Most recently, Digital Foundry did their own investigation into the claims. You can see that video below. The short of it is that yes, the cracked version eliminated the hitching and framerate drops. It did so by bypassing the DRM checks or outright removing certain attacks that would trigger DRM checks, such as the grab move by the sisters.


Denuvo claims that their DRM has nothing to do with the performance issues in Resident Evil Village.

"At Denuvo, we understand that an uninterrupted gaming experience is key, after all we're gamers too. With respect to the recent piracy and tampering of Resident Evil Village, we have run multiple tests on multiple machines and there is no difference in game experience on the legitimate version protected with Denuvo Anti-Tamper, versus the unprotected version without Denuvo Anti-Tamper.
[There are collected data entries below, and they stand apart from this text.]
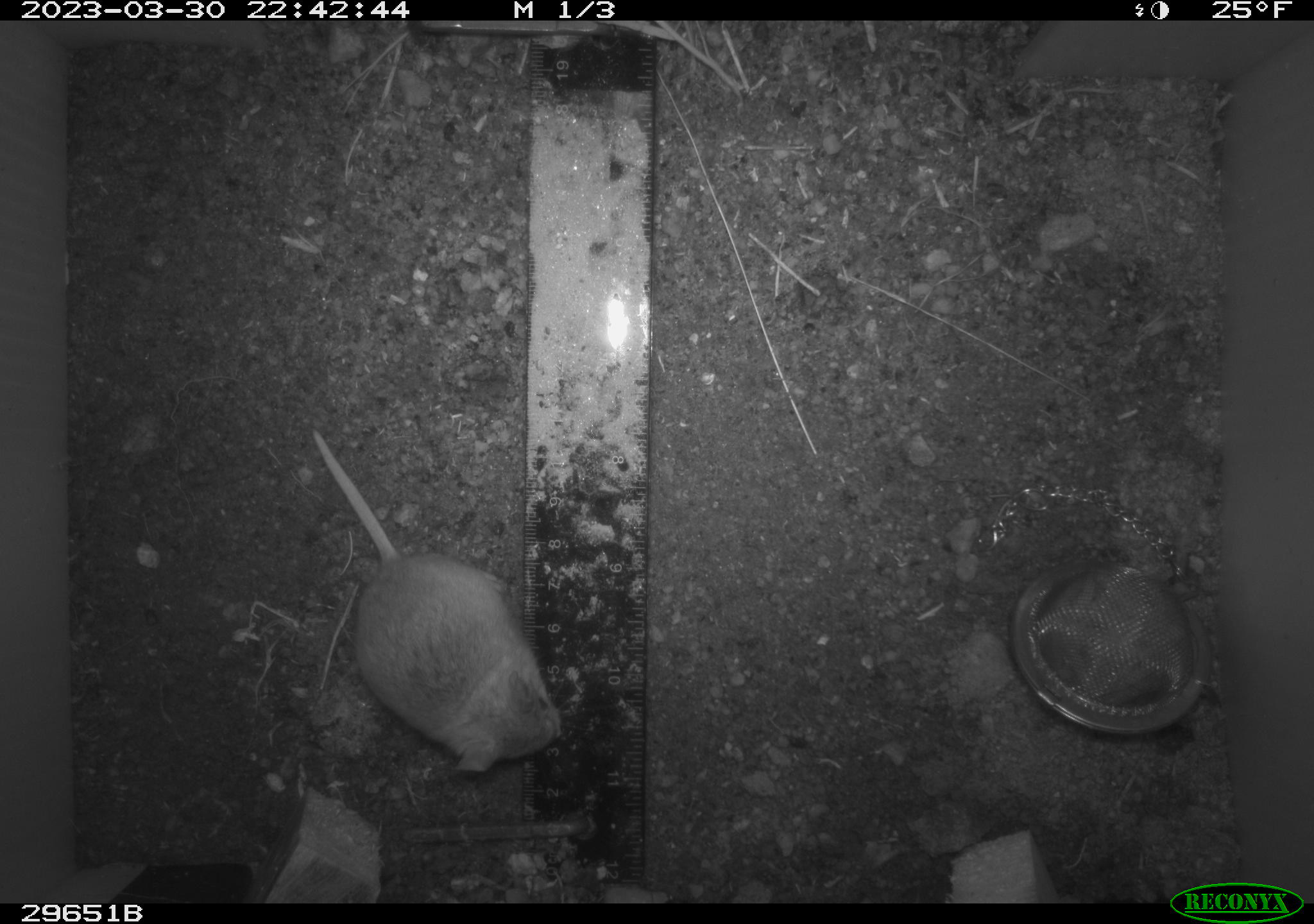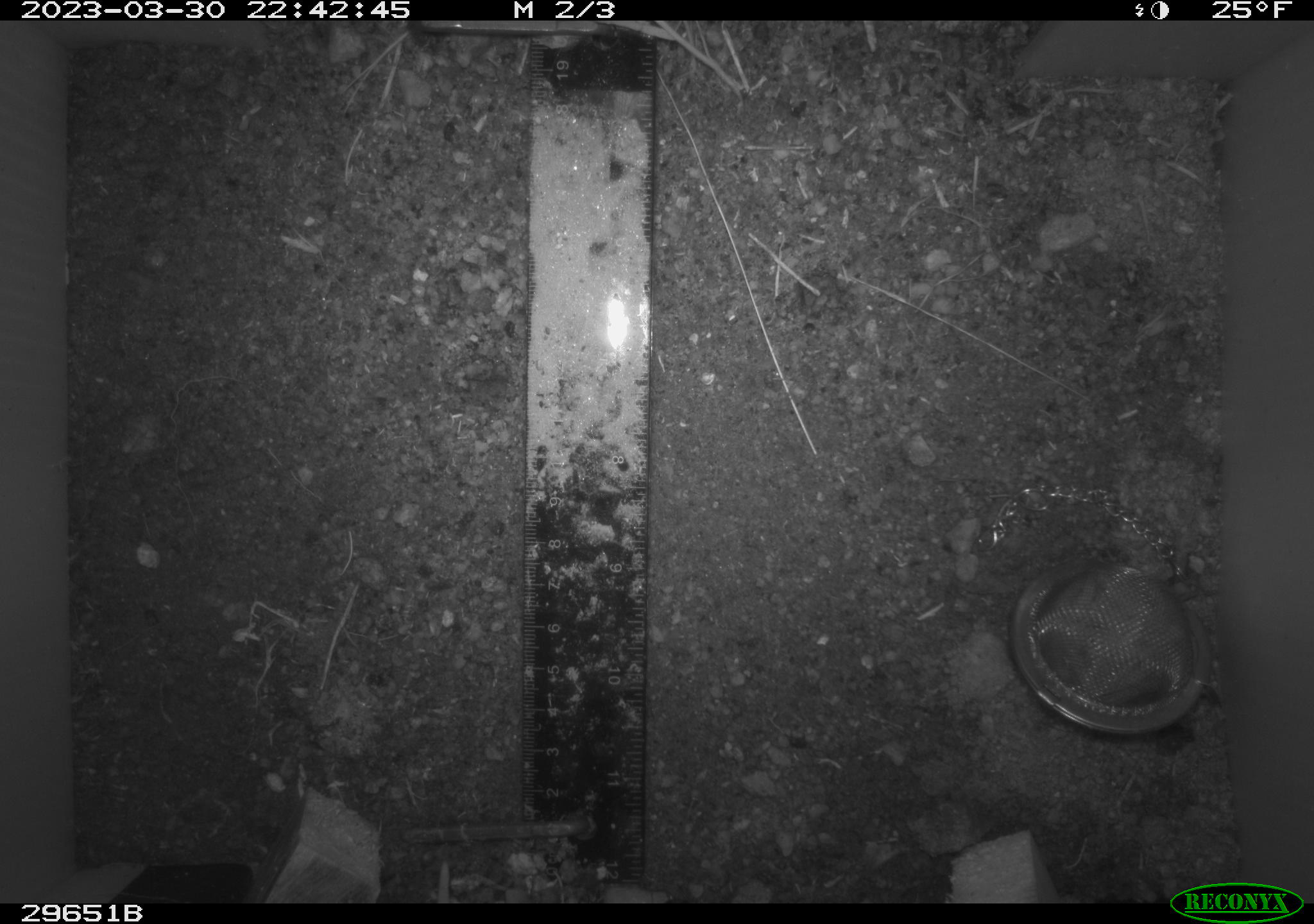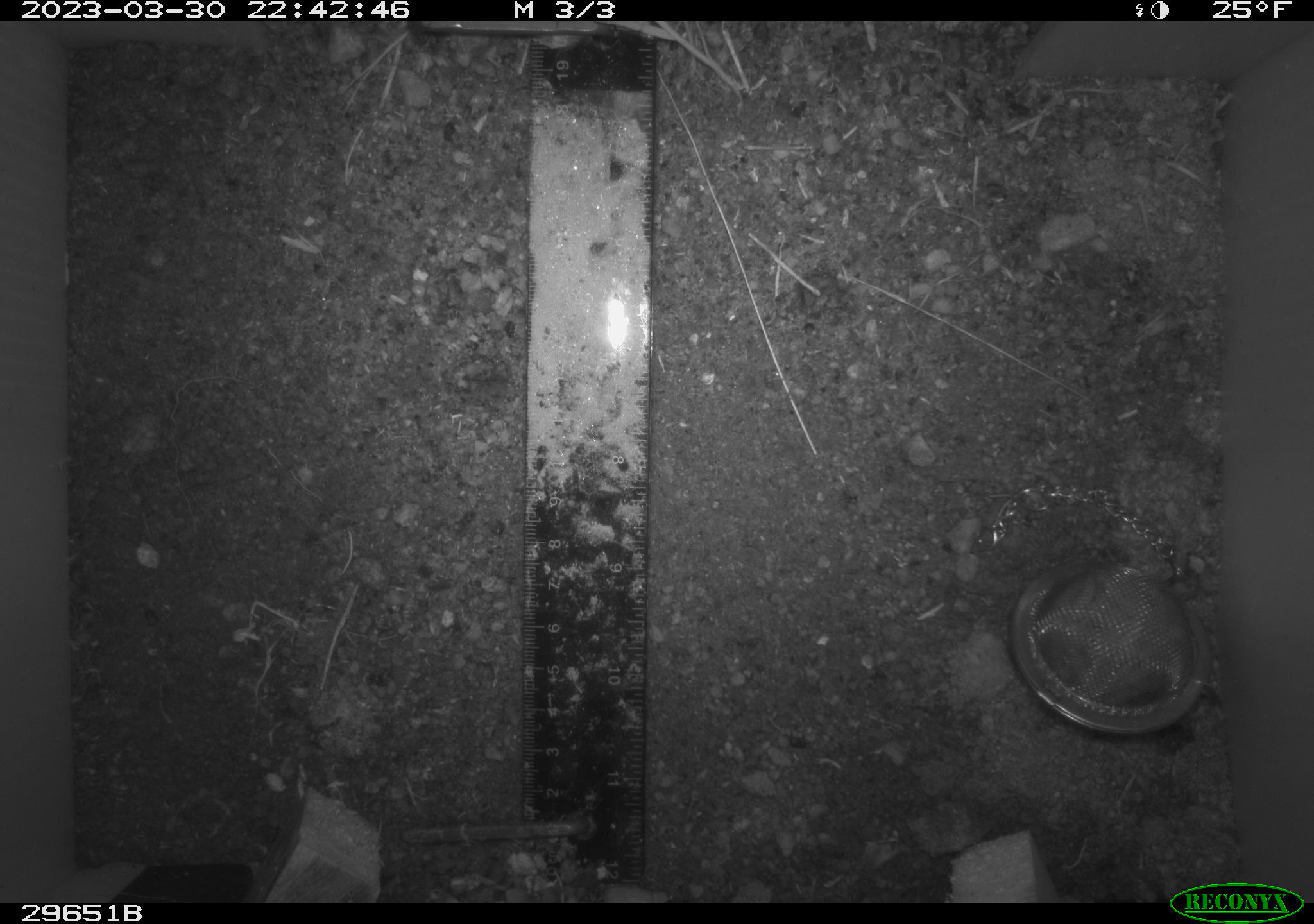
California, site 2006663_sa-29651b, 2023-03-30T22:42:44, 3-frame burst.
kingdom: Animalia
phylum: Chordata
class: Mammalia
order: Rodentia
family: Cricetidae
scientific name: Arvicolinae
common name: voles, lemmings, and muskrats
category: arvicolinae subfamily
Arvicolinae subfamily (voles, lemmings, and muskrats) (Arvicolinae).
We cannot comment specifically on the Capcom implementations as they are unrelated to Denuvo's solution."
If true, this means that Capcom's implementation of their own DRM is to blame. Fortunately, Capcom says that they will be releasing a patch that addresses the performance issues common with the PC release of the game.

"The team are working on a patch to address PC performance issues, it should be available soon - we'll have more details shortly."
These performance issues were discovered by players the moment the game was released. They have been widely documented, including in Digital Foundry's initial report on the PC version of the game from May. So, what has taken Capcom so long to address the issue, or say that they're going to address the issue? The timing seems really suspect and almost seems to us like the release of the cracked version of the game is acting as the catalyst for this patch promise.